** Begin INFORMATION PROVIDED **

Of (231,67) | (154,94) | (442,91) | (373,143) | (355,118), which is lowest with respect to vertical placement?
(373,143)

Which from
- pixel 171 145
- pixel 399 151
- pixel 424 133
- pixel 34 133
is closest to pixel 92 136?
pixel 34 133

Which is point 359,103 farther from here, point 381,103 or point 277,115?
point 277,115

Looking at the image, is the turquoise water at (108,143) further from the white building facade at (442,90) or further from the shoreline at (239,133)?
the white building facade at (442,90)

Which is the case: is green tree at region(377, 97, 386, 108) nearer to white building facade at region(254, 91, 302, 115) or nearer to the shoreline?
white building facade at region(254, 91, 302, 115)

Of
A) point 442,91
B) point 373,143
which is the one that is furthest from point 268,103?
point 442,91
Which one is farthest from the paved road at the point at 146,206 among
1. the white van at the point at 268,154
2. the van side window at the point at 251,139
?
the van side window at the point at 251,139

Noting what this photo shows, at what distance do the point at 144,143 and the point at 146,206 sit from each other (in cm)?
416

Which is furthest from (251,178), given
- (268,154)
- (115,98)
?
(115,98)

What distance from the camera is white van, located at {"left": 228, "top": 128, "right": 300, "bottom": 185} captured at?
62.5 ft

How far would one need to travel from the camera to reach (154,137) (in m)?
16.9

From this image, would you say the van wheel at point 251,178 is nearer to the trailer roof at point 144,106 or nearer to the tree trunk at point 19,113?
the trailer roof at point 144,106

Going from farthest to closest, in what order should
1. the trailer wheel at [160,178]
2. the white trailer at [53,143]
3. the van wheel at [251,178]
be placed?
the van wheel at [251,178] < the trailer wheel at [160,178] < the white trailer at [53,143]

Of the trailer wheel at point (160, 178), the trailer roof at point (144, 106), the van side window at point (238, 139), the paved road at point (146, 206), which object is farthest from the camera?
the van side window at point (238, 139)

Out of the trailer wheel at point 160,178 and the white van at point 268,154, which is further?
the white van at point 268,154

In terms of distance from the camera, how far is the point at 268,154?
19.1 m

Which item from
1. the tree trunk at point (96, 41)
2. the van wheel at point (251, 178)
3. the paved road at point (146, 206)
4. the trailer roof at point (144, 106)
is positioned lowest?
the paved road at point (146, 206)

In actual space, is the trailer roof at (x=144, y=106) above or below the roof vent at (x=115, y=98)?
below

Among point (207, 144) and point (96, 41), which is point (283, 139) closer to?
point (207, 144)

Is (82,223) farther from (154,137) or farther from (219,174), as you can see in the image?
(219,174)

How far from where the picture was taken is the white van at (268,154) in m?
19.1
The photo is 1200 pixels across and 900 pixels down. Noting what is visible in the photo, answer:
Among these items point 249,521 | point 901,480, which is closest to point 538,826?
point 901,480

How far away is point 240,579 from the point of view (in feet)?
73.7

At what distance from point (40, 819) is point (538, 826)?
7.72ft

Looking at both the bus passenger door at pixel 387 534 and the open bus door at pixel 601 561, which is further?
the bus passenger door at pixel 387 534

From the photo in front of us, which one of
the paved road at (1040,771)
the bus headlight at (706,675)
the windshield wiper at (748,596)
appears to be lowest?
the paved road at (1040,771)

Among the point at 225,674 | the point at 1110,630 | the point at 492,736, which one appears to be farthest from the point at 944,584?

** End INFORMATION PROVIDED **

TASK REQUIREMENTS: Revise all of the material above by replacing "tree trunk" with "tree stump" and leaving everything else unchanged.

SOLUTION TO THIS PROBLEM:
Of (231,67) | (154,94) | (442,91) | (373,143) | (355,118), which is lowest with respect to vertical placement?
(373,143)

Which from
- pixel 171 145
- pixel 399 151
- pixel 424 133
- pixel 34 133
is closest to pixel 92 136?
pixel 34 133

Which is point 359,103 farther from here, point 381,103 or point 277,115?
point 277,115

Looking at the image, is the turquoise water at (108,143) further from the white building facade at (442,90) or further from the shoreline at (239,133)?
the white building facade at (442,90)

Which is the case: is green tree at region(377, 97, 386, 108) nearer to white building facade at region(254, 91, 302, 115) or nearer to the shoreline?
white building facade at region(254, 91, 302, 115)

Of
A) point 442,91
B) point 373,143
which is the one that is furthest from point 268,103?
point 442,91
Which one is farthest from the paved road at the point at 146,206 among
1. the white van at the point at 268,154
2. the van side window at the point at 251,139
?
the van side window at the point at 251,139

Noting what this photo shows, at what distance do the point at 144,143 and the point at 146,206 sit from each other (in cm)?
416

Which is furthest from (251,178), given
- (268,154)
- (115,98)
?
(115,98)

What distance from the camera is white van, located at {"left": 228, "top": 128, "right": 300, "bottom": 185} captured at?
62.5 ft

How far would one need to travel from the camera to reach (154,137) (in m)?
16.9

From this image, would you say the van wheel at point 251,178 is nearer to the trailer roof at point 144,106 or nearer to the tree stump at point 19,113?
the trailer roof at point 144,106

Going from farthest to closest, in what order should
1. the trailer wheel at [160,178]
2. the white trailer at [53,143]
3. the van wheel at [251,178]
be placed?
the van wheel at [251,178] < the trailer wheel at [160,178] < the white trailer at [53,143]

Of the trailer wheel at point (160, 178), the trailer roof at point (144, 106), the van side window at point (238, 139), the paved road at point (146, 206), which object is farthest from the camera?
the van side window at point (238, 139)

Out of the trailer wheel at point 160,178 and the white van at point 268,154, which is further?
the white van at point 268,154

In terms of distance from the camera, how far is the point at 268,154?
19.1 m

Which item from
1. the tree stump at point (96, 41)
2. the van wheel at point (251, 178)
3. the paved road at point (146, 206)
4. the trailer roof at point (144, 106)
is positioned lowest?
the paved road at point (146, 206)

In actual space, is the trailer roof at (x=144, y=106) above or below the roof vent at (x=115, y=98)?
below

Among point (207, 144) and point (96, 41), which is point (283, 139) closer to?
point (207, 144)

Is (82,223) farther from (154,137) or farther from (219,174), as you can see in the image?
(219,174)

How far from where the picture was taken is the white van at (268,154) in m?
19.1
The photo is 1200 pixels across and 900 pixels down. Noting what is visible in the photo, answer:
Among these items point 249,521 | point 901,480, which is closest to point 538,826?
point 901,480

How far away is point 240,579 from the point of view (in feet)?
73.7

At what distance from point (40, 819) is point (538, 826)?
7.72ft

Looking at both the bus passenger door at pixel 387 534 and the open bus door at pixel 601 561, which is further?
the bus passenger door at pixel 387 534

From the photo in front of us, which one of
the paved road at (1040,771)
the bus headlight at (706,675)
the windshield wiper at (748,596)
appears to be lowest?
the paved road at (1040,771)

Among the point at 225,674 | the point at 1110,630 | the point at 492,736, which one appears to be farthest from the point at 944,584?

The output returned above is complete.